In August, my husband and I celebrated our 7 year wedding anniversary. Every year, we cook something special instead of going out to eat. Last year was a picnic at the beach. This year, I wanted to cook something at home. I decided to make risotto with seared scallops. My husband loves scallops, but we don't always get them. He's also never had risotto so I wanted him to try some without spending a fortune at a restaurant. I decided to make three mushroom risotta using mushroom stock and three different kinds of mushroom. Risotto is not hard to make, but it does take patience and time. You can't rush it or else it won't be risotto. Risotta is suppose to be creamy and rice is suppose to be soft, but not chewy. If it's chewy, it's not fully cooked. If' it's too soft, you cooked it too long. I've made risotta a few times, but my husband was deployed so he didn't get to taste it. I love mushrooms and thought the pairing of mushrooms with scallops will be great. If you don't have wine or don't want to add wine, then leave it out.
**I did not write down the recipe so I'm not accurate with the measurements or directions***
SORRY!!
Made for 2:
4 scallops
1 cup arborio rice, uncooked
1 container of chicken stock
white wine, about 1/2 cup
2 Tbsp butter
half onion, diced
1 garlice clove, minced
olive oil
dried shiitake mushrooms and choice of 2 other kinds of mushroom (fresh)
**You don't need a lot of mushrooms for 2 people, so about 2-4 mushrooms each should be fine**
grated parmesean cheesesalt and pepper
tarragon
First, heat up the container of chicken stock in a pot and bring it to a boil. There is a possibility that you might use up quite a bit of stock so heat up all the stock just in case. When it comes to a boil, turn off the heat and add in 2-3 dried shiitake mushrooms. Cover and let sit for about one hour. Now you have your mushroom stock. After an hour, take the shiitake mushrooms out and dice them up. Wash and dice the rest of the mushrooms too.

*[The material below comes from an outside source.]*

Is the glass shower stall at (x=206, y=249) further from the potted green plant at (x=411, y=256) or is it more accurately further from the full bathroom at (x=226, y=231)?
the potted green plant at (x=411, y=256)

Next, heat up a sautee pan with olive oil. Add in the minced garlic and diced onions. Sweat the onions and then add in the aroborio rice. Sautee the arborio rice, stirring constantly, until grains are lightly toasted. Add salt and pepper. Once the grains are toasted, add in the white wine or a ladle of chicken stock if you're not using the wine. Cook on medium low and stir constantly. When the liquid begins to disappear, add another ladle of chicken stock and stir. Keep following these steps until the grains are cooked. This will take some time, but you want to keep stirring to prevent the rice from burning. This process will take about 30-45 minutes on medium low heat. Be sure to not over-cook your risotto or under cook your risotto. When risotto is cooked, add in some grated parmesean cheese, 1 Tbsp of roughly chopped tarragon, and butter. Stir. Add more salt and pepper to taste.
**If you're unsure of when the risotto is cooked, taste it**
Perfect risotto should have a creamy texture with perfectly done rice; not chewy, but soft grains.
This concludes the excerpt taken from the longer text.